# Fetch all GitHub Repositories

This Notebook fetches all GitHub repositories that have been launched on
mybinder.org since we started keeping records. 

In [4]:
import pandas as pd
from tqdm.auto import tqdm

Read the [machine readable index](https://archive.analytics.mybinder.org/index.jsonl) to get
the list of event archive files.

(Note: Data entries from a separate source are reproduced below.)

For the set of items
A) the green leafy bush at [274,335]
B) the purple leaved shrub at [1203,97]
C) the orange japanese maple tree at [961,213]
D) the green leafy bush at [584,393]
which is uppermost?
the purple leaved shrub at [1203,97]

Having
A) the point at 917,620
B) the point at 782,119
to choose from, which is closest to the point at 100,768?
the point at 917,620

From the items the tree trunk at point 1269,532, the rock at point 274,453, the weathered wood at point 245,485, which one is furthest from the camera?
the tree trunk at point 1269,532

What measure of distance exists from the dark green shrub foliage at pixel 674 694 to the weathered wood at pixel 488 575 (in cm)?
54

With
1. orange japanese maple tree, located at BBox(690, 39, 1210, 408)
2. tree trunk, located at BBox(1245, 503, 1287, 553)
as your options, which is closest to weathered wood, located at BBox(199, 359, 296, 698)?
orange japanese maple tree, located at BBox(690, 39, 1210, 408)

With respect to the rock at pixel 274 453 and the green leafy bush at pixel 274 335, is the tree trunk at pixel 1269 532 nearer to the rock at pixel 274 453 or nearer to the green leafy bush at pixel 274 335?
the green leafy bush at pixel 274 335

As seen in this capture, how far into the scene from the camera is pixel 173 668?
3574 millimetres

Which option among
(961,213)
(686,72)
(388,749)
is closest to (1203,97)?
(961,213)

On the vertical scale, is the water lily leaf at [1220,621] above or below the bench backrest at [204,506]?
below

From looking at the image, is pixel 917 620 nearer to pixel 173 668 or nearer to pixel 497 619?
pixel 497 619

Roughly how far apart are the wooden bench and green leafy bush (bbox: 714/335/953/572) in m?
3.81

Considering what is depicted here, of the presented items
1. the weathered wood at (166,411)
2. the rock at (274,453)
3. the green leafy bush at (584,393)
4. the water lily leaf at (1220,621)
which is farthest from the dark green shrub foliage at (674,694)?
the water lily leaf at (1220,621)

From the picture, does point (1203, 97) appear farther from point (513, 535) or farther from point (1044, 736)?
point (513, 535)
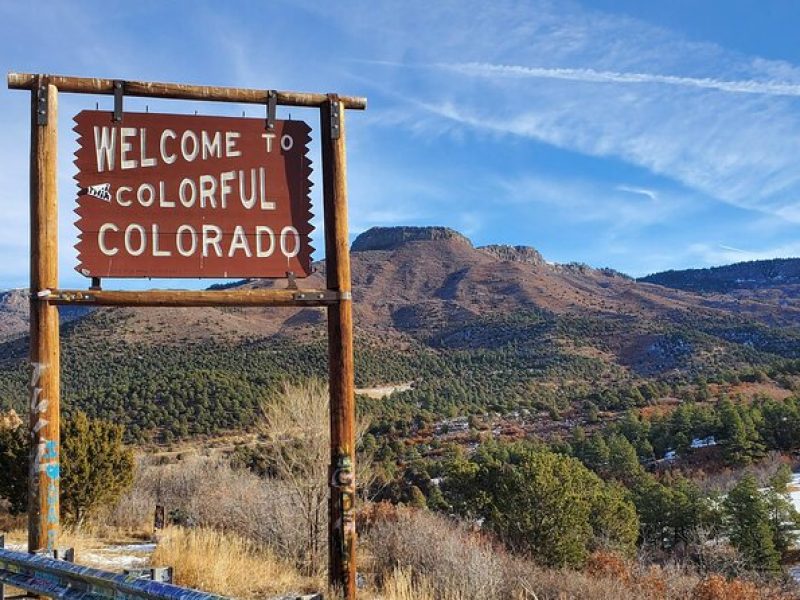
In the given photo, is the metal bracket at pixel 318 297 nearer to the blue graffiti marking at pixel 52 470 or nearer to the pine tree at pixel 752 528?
the blue graffiti marking at pixel 52 470

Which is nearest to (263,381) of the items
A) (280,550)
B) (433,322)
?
(280,550)

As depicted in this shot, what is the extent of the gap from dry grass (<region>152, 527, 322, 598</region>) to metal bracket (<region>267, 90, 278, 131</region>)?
145 inches

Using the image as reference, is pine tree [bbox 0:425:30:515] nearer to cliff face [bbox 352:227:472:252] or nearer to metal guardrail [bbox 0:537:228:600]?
metal guardrail [bbox 0:537:228:600]

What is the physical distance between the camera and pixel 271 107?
4684 millimetres

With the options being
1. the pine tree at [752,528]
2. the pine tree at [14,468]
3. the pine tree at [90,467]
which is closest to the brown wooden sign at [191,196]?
the pine tree at [90,467]

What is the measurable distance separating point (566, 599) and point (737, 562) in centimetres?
1878

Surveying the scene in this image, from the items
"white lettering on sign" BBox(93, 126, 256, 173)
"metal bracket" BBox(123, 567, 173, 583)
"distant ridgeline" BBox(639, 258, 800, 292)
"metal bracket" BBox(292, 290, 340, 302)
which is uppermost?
"distant ridgeline" BBox(639, 258, 800, 292)

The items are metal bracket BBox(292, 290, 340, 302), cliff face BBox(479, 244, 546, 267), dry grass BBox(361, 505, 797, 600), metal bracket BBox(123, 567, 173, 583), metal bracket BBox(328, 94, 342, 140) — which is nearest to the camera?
metal bracket BBox(123, 567, 173, 583)

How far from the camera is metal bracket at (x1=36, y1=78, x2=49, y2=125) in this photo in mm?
4414

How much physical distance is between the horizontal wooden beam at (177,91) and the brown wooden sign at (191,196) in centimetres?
15

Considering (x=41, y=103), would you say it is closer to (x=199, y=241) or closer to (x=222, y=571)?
(x=199, y=241)

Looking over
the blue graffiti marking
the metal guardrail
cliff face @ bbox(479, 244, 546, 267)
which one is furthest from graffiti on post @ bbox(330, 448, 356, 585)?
cliff face @ bbox(479, 244, 546, 267)

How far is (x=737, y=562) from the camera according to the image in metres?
22.8

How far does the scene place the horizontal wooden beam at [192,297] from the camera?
4.33 metres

There is one archive file per day.

In [5]:
archive_index = pd.read_json('https://archive.analytics.mybinder.org/index.jsonl', lines=True)
event_files = 'https://archive.analytics.mybinder.org/' + archive_index['name']

Now we fetch all the event archive files & load them into a single pandas dataframe

In [6]:
all_launches = pd.DataFrame()
for event_file in tqdm(event_files):
    launches = pd.read_json(event_file, lines=True)
    all_launches = pd.concat([all_launches, launches])

HBox(children=(IntProgress(value=0, max=50), HTML(value='')))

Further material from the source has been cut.